* _Stated problem A_: How many lines of the records contain the string "furthest"? Treat case as significant and reply with only the number.

* _Source excerpt_:
*****

Crypto Bridges Lost $340.7M to 14 Hacks in May, Setting 2026 Record

Fourteen crypto bridge protocols were compromised in May, draining a total of $340.7 million. The haul makes last month the most expensive on record for bridge-related thefts this year, outstripping any single previous month in 2026. The attacks hit at least a dozen different platforms, with some bridges taken offline for days after the exploits.

The May toll

Each of the 14 incidents targeted a cross-chain bridge — software that lets assets move between blockchains. The attackers exploited vulnerabilities in smart contracts, private key management, or validator sets. In several cases, the bridges had been audited but still contained flaws that went undetected until the hacks. At least three of the exploits returned roughly $9 million in stolen funds after negotiations with the hackers, but the bulk of the money – over $331 million – remains unreturned.

Why bridges keep getting hit

Bridges hold large pools of locked crypto, often with complex code that handles multiple chains. That complexity creates surface area for bugs. The same pattern played out in 2022 and 2023, but the industry hasn't found a way to eliminate the risk. Projects have added monitoring tools and insurance funds, but attackers continue to find new entry points. May's wave shows the problem hasn't gone away.

What's being done

Several affected bridges have paused withdrawals and announced plans to deploy patches. At least two teams said they will re-audit their entire codebase. A handful of decentralized autonomous organizations that govern the protocols are voting on whether to mint new tokens to cover losses. Those decisions are expected within the next two weeks. On the user side, many have already pulled liquidity from bridges that weren't compromised, moving assets back to native chains as a precaution.

*****

* _Stated problem B_: What is the stretch of the crypto bridge hacks article from "Bridges hold large" through "hasn't gone away."? Return it word for word.

*****

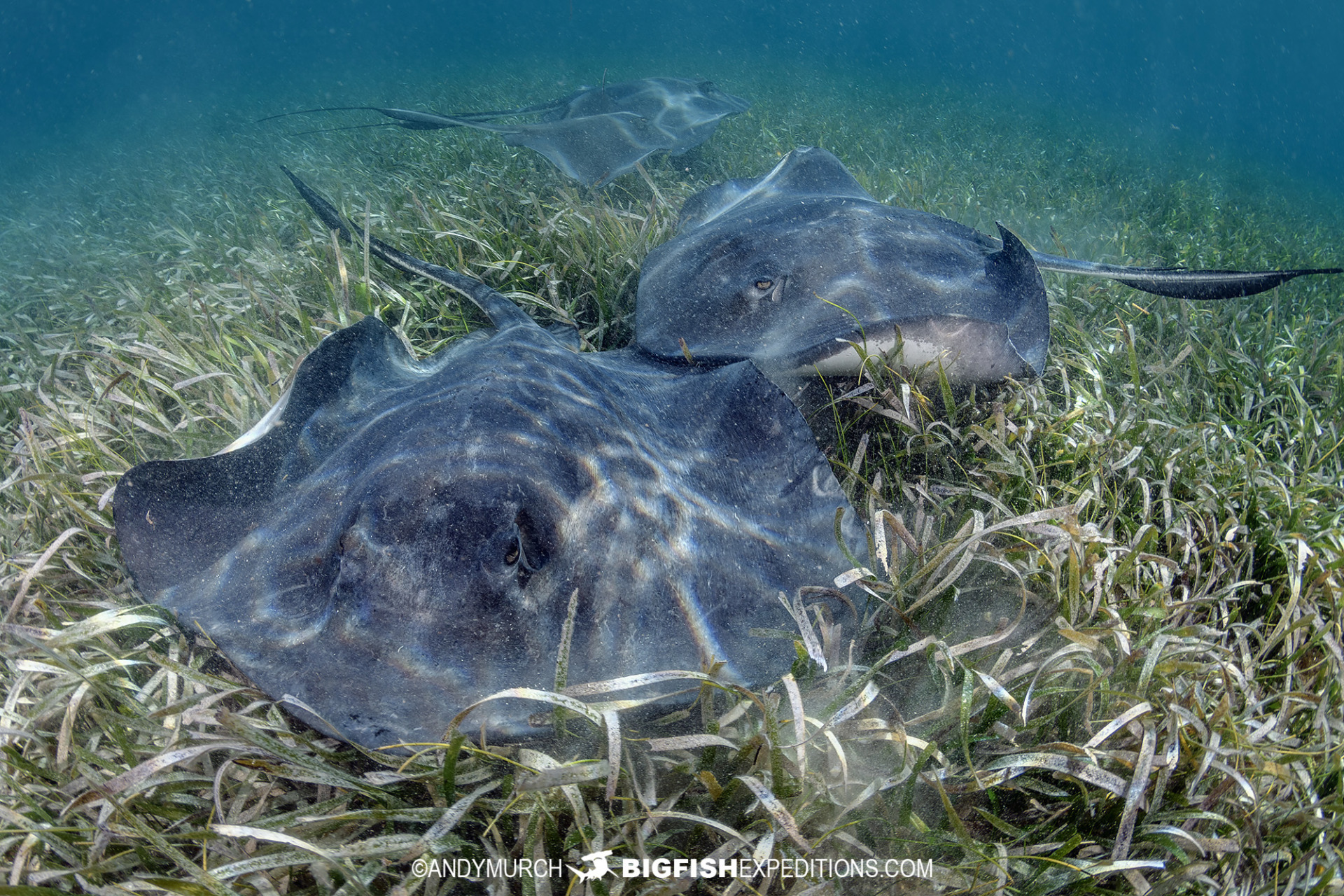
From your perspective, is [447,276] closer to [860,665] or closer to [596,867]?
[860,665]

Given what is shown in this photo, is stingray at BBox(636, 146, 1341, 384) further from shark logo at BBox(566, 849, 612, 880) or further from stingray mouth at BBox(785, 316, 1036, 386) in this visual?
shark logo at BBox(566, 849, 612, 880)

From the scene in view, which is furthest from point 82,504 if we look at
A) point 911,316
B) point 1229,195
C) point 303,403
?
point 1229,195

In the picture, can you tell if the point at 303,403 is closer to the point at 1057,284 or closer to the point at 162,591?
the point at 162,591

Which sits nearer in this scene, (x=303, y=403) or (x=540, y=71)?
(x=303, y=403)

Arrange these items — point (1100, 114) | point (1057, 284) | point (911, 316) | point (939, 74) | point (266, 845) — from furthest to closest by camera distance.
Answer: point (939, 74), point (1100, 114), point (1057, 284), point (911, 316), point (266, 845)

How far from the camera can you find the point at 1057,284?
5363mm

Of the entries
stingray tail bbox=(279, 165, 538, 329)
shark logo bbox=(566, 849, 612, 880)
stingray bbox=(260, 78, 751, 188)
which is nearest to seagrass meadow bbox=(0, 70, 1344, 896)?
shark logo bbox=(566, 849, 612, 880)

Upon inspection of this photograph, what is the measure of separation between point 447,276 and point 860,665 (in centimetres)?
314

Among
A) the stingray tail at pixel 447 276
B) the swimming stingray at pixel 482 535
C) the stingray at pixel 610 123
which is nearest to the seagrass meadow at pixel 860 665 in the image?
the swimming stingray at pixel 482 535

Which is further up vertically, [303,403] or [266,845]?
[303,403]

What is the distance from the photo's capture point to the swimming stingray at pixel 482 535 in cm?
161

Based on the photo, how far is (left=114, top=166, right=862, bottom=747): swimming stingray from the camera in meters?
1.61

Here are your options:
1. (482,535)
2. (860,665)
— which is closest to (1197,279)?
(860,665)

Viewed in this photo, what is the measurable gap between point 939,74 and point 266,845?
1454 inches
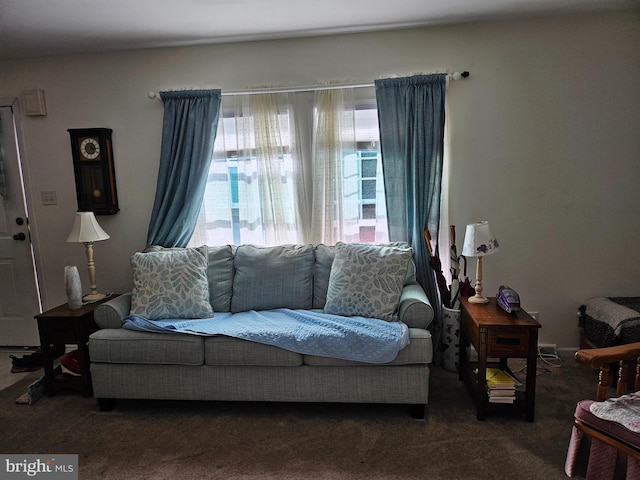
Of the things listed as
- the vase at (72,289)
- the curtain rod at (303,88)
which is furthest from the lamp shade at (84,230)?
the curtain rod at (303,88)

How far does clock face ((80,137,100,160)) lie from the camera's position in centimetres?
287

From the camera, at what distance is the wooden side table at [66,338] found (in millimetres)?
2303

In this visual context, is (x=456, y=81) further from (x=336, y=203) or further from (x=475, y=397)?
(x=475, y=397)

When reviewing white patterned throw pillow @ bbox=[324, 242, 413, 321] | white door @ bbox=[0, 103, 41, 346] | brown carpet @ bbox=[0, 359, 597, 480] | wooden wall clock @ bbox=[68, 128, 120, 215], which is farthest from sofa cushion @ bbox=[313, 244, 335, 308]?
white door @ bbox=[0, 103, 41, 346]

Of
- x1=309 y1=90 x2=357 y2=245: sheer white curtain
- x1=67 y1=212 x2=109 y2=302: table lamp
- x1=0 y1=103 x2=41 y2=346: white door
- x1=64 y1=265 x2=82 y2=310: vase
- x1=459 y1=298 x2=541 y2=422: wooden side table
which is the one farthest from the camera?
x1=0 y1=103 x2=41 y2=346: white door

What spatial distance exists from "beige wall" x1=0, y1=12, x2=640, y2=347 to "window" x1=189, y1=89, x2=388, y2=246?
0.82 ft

*****

* _Problem solution A_: 3

* _Problem solution B_:
Bridges hold large pools of locked crypto, often with complex code that handles multiple chains. That complexity creates surface area for bugs. The same pattern played out in 2022 and 2023, but the industry hasn't found a way to eliminate the risk. Projects have added monitoring tools and insurance funds, but attackers continue to find new entry points. May's wave shows the problem hasn't gone away.